§ **YOUR ASSIGNMENT**
From the records that follow, return exactly the lines beginning at the one that contains "OSHA sugar hopper incident" and ending at the one that contains "14 Best Images", pictures left out.

§ **PROVIDED DATA**
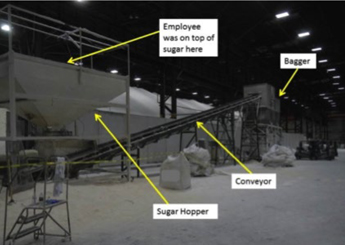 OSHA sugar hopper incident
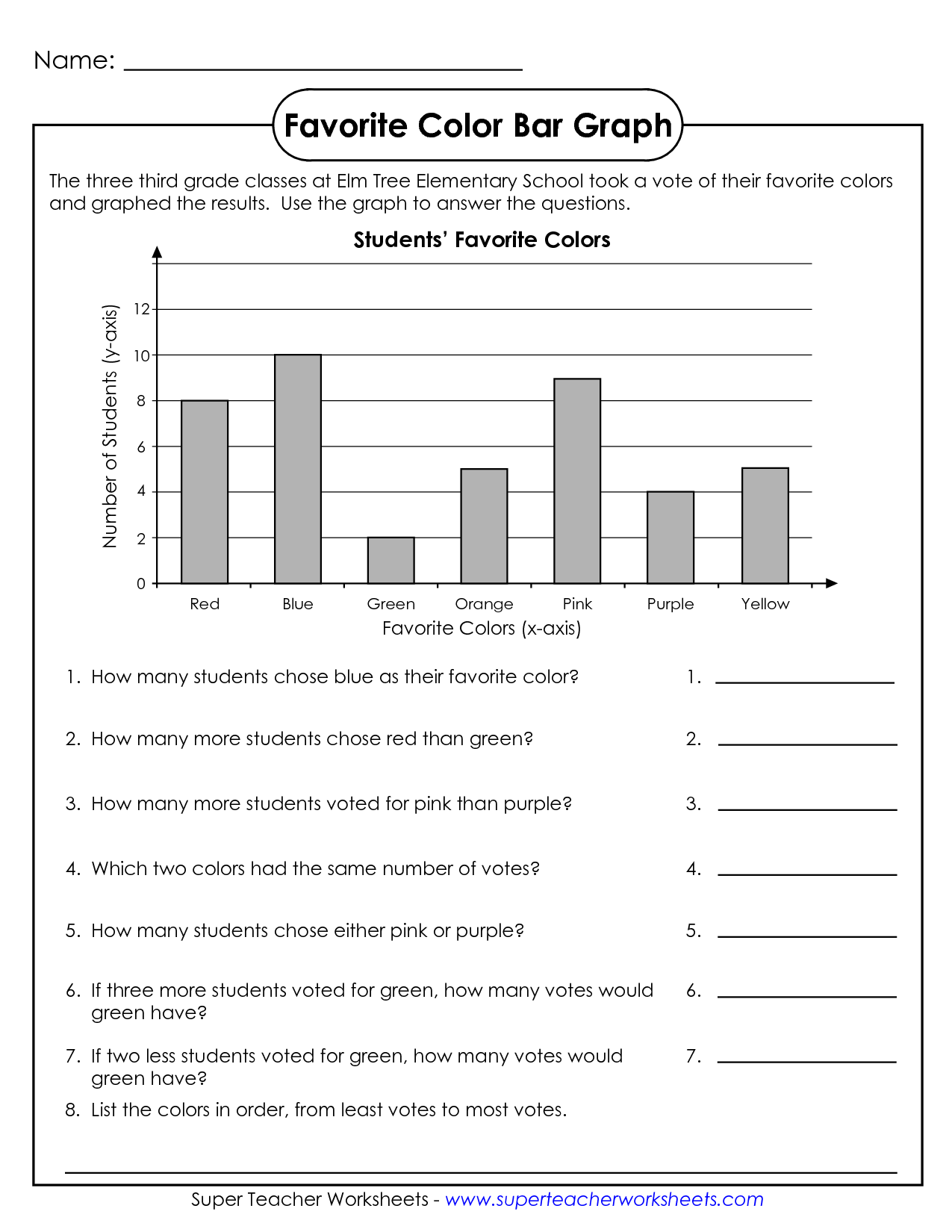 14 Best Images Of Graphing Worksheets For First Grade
--
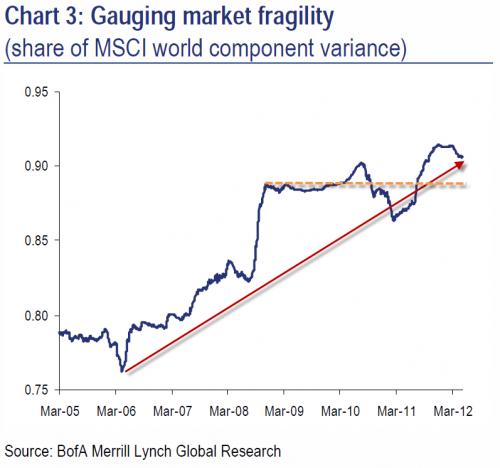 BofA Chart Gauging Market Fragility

§ **YOUR RESPONSE**
 OSHA sugar hopper incident
 14 Best Images Of Graphing Worksheets For First Grade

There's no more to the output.